PROVIDED DATA:
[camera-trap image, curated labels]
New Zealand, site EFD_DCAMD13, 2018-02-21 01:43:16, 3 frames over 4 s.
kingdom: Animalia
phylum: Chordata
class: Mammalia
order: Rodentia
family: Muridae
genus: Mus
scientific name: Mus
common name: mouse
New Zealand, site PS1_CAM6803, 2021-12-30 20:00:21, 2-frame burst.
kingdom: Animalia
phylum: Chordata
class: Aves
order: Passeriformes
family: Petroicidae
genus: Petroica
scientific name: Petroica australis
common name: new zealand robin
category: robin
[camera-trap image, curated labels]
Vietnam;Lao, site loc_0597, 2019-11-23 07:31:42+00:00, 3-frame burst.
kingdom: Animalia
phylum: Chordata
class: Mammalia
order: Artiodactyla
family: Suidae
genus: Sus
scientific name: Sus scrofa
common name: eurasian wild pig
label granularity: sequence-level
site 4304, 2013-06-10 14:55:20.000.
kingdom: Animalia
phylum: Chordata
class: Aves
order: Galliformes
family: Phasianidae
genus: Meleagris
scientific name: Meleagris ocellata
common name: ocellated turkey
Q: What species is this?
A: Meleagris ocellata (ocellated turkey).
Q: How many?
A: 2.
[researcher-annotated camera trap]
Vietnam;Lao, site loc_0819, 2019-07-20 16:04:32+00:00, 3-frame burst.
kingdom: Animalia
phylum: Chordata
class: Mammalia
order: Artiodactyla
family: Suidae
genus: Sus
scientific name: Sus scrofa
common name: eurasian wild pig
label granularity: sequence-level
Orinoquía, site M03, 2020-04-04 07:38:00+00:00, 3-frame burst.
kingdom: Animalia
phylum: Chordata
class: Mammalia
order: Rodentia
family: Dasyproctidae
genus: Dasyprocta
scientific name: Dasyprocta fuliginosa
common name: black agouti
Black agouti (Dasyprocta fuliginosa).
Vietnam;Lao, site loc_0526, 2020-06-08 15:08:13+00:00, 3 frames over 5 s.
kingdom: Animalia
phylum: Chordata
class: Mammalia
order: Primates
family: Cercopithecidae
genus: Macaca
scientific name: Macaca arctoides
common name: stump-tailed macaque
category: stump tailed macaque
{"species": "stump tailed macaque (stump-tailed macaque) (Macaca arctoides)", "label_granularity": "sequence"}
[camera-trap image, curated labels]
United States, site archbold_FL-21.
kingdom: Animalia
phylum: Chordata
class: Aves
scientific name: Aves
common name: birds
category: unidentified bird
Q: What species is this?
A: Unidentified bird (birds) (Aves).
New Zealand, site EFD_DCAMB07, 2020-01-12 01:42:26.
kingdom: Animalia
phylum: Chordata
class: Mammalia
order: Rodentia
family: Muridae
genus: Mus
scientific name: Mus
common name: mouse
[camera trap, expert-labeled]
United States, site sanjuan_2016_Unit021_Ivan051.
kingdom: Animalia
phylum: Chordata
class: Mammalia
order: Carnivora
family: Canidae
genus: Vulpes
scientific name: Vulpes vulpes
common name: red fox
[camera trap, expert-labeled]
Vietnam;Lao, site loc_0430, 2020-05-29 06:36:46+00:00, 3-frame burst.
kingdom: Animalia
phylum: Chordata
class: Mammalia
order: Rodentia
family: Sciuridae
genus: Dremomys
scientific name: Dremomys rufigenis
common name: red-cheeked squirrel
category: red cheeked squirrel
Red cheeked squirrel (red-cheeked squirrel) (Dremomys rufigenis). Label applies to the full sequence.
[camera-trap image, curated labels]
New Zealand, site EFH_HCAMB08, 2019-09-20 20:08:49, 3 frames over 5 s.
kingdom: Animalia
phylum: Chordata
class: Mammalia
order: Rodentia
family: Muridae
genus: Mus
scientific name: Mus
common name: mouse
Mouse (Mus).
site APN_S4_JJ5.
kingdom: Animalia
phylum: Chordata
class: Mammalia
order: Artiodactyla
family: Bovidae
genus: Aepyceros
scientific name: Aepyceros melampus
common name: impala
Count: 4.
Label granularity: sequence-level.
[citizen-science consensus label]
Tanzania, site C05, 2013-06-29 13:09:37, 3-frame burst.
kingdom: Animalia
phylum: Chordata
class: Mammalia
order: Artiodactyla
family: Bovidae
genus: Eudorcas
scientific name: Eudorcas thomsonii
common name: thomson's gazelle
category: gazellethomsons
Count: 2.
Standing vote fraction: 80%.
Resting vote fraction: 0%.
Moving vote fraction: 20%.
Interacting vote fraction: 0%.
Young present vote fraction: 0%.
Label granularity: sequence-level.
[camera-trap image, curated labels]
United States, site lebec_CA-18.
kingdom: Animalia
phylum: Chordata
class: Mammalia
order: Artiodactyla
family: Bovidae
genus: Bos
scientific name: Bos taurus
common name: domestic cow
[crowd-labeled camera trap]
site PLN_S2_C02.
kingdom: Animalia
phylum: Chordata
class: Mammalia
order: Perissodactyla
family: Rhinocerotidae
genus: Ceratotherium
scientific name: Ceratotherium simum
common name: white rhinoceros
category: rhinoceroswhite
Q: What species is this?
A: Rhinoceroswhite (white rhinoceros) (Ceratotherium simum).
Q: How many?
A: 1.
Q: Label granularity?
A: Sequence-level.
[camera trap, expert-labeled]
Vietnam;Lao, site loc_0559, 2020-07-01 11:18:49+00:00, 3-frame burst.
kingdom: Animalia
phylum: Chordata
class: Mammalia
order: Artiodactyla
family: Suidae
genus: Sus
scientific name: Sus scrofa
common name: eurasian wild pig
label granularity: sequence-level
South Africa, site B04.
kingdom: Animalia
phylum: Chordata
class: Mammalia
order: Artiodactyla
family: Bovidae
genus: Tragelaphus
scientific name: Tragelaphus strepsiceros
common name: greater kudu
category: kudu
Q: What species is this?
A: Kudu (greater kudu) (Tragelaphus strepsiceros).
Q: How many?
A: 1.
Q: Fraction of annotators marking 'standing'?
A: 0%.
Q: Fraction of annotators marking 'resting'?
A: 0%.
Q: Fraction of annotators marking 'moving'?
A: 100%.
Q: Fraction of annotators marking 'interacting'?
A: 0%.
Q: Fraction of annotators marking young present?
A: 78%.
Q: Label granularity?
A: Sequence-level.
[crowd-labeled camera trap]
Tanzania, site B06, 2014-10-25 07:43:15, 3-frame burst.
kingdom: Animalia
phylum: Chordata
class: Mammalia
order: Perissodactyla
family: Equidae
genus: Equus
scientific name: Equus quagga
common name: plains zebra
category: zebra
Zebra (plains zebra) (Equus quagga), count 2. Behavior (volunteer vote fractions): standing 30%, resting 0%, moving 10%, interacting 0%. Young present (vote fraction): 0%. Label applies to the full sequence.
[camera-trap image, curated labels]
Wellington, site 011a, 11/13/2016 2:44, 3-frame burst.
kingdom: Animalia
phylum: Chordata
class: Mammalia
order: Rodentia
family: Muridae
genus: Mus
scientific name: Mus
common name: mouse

WHAT YOU SHOULD DO: Once you have read the entries, reproduce each one exactly.

TASK SOLUTION:
[camera-trap image, curated labels]
New Zealand, site EFD_DCAMD13, 2018-02-21 01:43:16, 3 frames over 4 s.
kingdom: Animalia
phylum: Chordata
class: Mammalia
order: Rodentia
family: Muridae
genus: Mus
scientific name: Mus
common name: mouse
New Zealand, site PS1_CAM6803, 2021-12-30 20:00:21, 2-frame burst.
kingdom: Animalia
phylum: Chordata
class: Aves
order: Passeriformes
family: Petroicidae
genus: Petroica
scientific name: Petroica australis
common name: new zealand robin
category: robin
[camera-trap image, curated labels]
Vietnam;Lao, site loc_0597, 2019-11-23 07:31:42+00:00, 3-frame burst.
kingdom: Animalia
phylum: Chordata
class: Mammalia
order: Artiodactyla
family: Suidae
genus: Sus
scientific name: Sus scrofa
common name: eurasian wild pig
label granularity: sequence-level
site 4304, 2013-06-10 14:55:20.000.
kingdom: Animalia
phylum: Chordata
class: Aves
order: Galliformes
family: Phasianidae
genus: Meleagris
scientific name: Meleagris ocellata
common name: ocellated turkey
Q: What species is this?
A: Meleagris ocellata (ocellated turkey).
Q: How many?
A: 2.
[researcher-annotated camera trap]
Vietnam;Lao, site loc_0819, 2019-07-20 16:04:32+00:00, 3-frame burst.
kingdom: Animalia
phylum: Chordata
class: Mammalia
order: Artiodactyla
family: Suidae
genus: Sus
scientific name: Sus scrofa
common name: eurasian wild pig
label granularity: sequence-level
Orinoquía, site M03, 2020-04-04 07:38:00+00:00, 3-frame burst.
kingdom: Animalia
phylum: Chordata
class: Mammalia
order: Rodentia
family: Dasyproctidae
genus: Dasyprocta
scientific name: Dasyprocta fuliginosa
common name: black agouti
Black agouti (Dasyprocta fuliginosa).
Vietnam;Lao, site loc_0526, 2020-06-08 15:08:13+00:00, 3 frames over 5 s.
kingdom: Animalia
phylum: Chordata
class: Mammalia
order: Primates
family: Cercopithecidae
genus: Macaca
scientific name: Macaca arctoides
common name: stump-tailed macaque
category: stump tailed macaque
{"species": "stump tailed macaque (stump-tailed macaque) (Macaca arctoides)", "label_granularity": "sequence"}
[camera-trap image, curated labels]
United States, site archbold_FL-21.
kingdom: Animalia
phylum: Chordata
class: Aves
scientific name: Aves
common name: birds
category: unidentified bird
Q: What species is this?
A: Unidentified bird (birds) (Aves).
New Zealand, site EFD_DCAMB07, 2020-01-12 01:42:26.
kingdom: Animalia
phylum: Chordata
class: Mammalia
order: Rodentia
family: Muridae
genus: Mus
scientific name: Mus
common name: mouse
[camera trap, expert-labeled]
United States, site sanjuan_2016_Unit021_Ivan051.
kingdom: Animalia
phylum: Chordata
class: Mammalia
order: Carnivora
family: Canidae
genus: Vulpes
scientific name: Vulpes vulpes
common name: red fox
[camera trap, expert-labeled]
Vietnam;Lao, site loc_0430, 2020-05-29 06:36:46+00:00, 3-frame burst.
kingdom: Animalia
phylum: Chordata
class: Mammalia
order: Rodentia
family: Sciuridae
genus: Dremomys
scientific name: Dremomys rufigenis
common name: red-cheeked squirrel
category: red cheeked squirrel
Red cheeked squirrel (red-cheeked squirrel) (Dremomys rufigenis). Label applies to the full sequence.
[camera-trap image, curated labels]
New Zealand, site EFH_HCAMB08, 2019-09-20 20:08:49, 3 frames over 5 s.
kingdom: Animalia
phylum: Chordata
class: Mammalia
order: Rodentia
family: Muridae
genus: Mus
scientific name: Mus
common name: mouse
Mouse (Mus).
site APN_S4_JJ5.
kingdom: Animalia
phylum: Chordata
class: Mammalia
order: Artiodactyla
family: Bovidae
genus: Aepyceros
scientific name: Aepyceros melampus
common name: impala
Count: 4.
Label granularity: sequence-level.
[citizen-science consensus label]
Tanzania, site C05, 2013-06-29 13:09:37, 3-frame burst.
kingdom: Animalia
phylum: Chordata
class: Mammalia
order: Artiodactyla
family: Bovidae
genus: Eudorcas
scientific name: Eudorcas thomsonii
common name: thomson's gazelle
category: gazellethomsons
Count: 2.
Standing vote fraction: 80%.
Resting vote fraction: 0%.
Moving vote fraction: 20%.
Interacting vote fraction: 0%.
Young present vote fraction: 0%.
Label granularity: sequence-level.
[camera-trap image, curated labels]
United States, site lebec_CA-18.
kingdom: Animalia
phylum: Chordata
class: Mammalia
order: Artiodactyla
family: Bovidae
genus: Bos
scientific name: Bos taurus
common name: domestic cow
[crowd-labeled camera trap]
site PLN_S2_C02.
kingdom: Animalia
phylum: Chordata
class: Mammalia
order: Perissodactyla
family: Rhinocerotidae
genus: Ceratotherium
scientific name: Ceratotherium simum
common name: white rhinoceros
category: rhinoceroswhite
Q: What species is this?
A: Rhinoceroswhite (white rhinoceros) (Ceratotherium simum).
Q: How many?
A: 1.
Q: Label granularity?
A: Sequence-level.
[camera trap, expert-labeled]
Vietnam;Lao, site loc_0559, 2020-07-01 11:18:49+00:00, 3-frame burst.
kingdom: Animalia
phylum: Chordata
class: Mammalia
order: Artiodactyla
family: Suidae
genus: Sus
scientific name: Sus scrofa
common name: eurasian wild pig
label granularity: sequence-level
South Africa, site B04.
kingdom: Animalia
phylum: Chordata
class: Mammalia
order: Artiodactyla
family: Bovidae
genus: Tragelaphus
scientific name: Tragelaphus strepsiceros
common name: greater kudu
category: kudu
Q: What species is this?
A: Kudu (greater kudu) (Tragelaphus strepsiceros).
Q: How many?
A: 1.
Q: Fraction of annotators marking 'standing'?
A: 0%.
Q: Fraction of annotators marking 'resting'?
A: 0%.
Q: Fraction of annotators marking 'moving'?
A: 100%.
Q: Fraction of annotators marking 'interacting'?
A: 0%.
Q: Fraction of annotators marking young present?
A: 78%.
Q: Label granularity?
A: Sequence-level.
[crowd-labeled camera trap]
Tanzania, site B06, 2014-10-25 07:43:15, 3-frame burst.
kingdom: Animalia
phylum: Chordata
class: Mammalia
order: Perissodactyla
family: Equidae
genus: Equus
scientific name: Equus quagga
common name: plains zebra
category: zebra
Zebra (plains zebra) (Equus quagga), count 2. Behavior (volunteer vote fractions): standing 30%, resting 0%, moving 10%, interacting 0%. Young present (vote fraction): 0%. Label applies to the full sequence.
[camera-trap image, curated labels]
Wellington, site 011a, 11/13/2016 2:44, 3-frame burst.
kingdom: Animalia
phylum: Chordata
class: Mammalia
order: Rodentia
family: Muridae
genus: Mus
scientific name: Mus
common name: mouse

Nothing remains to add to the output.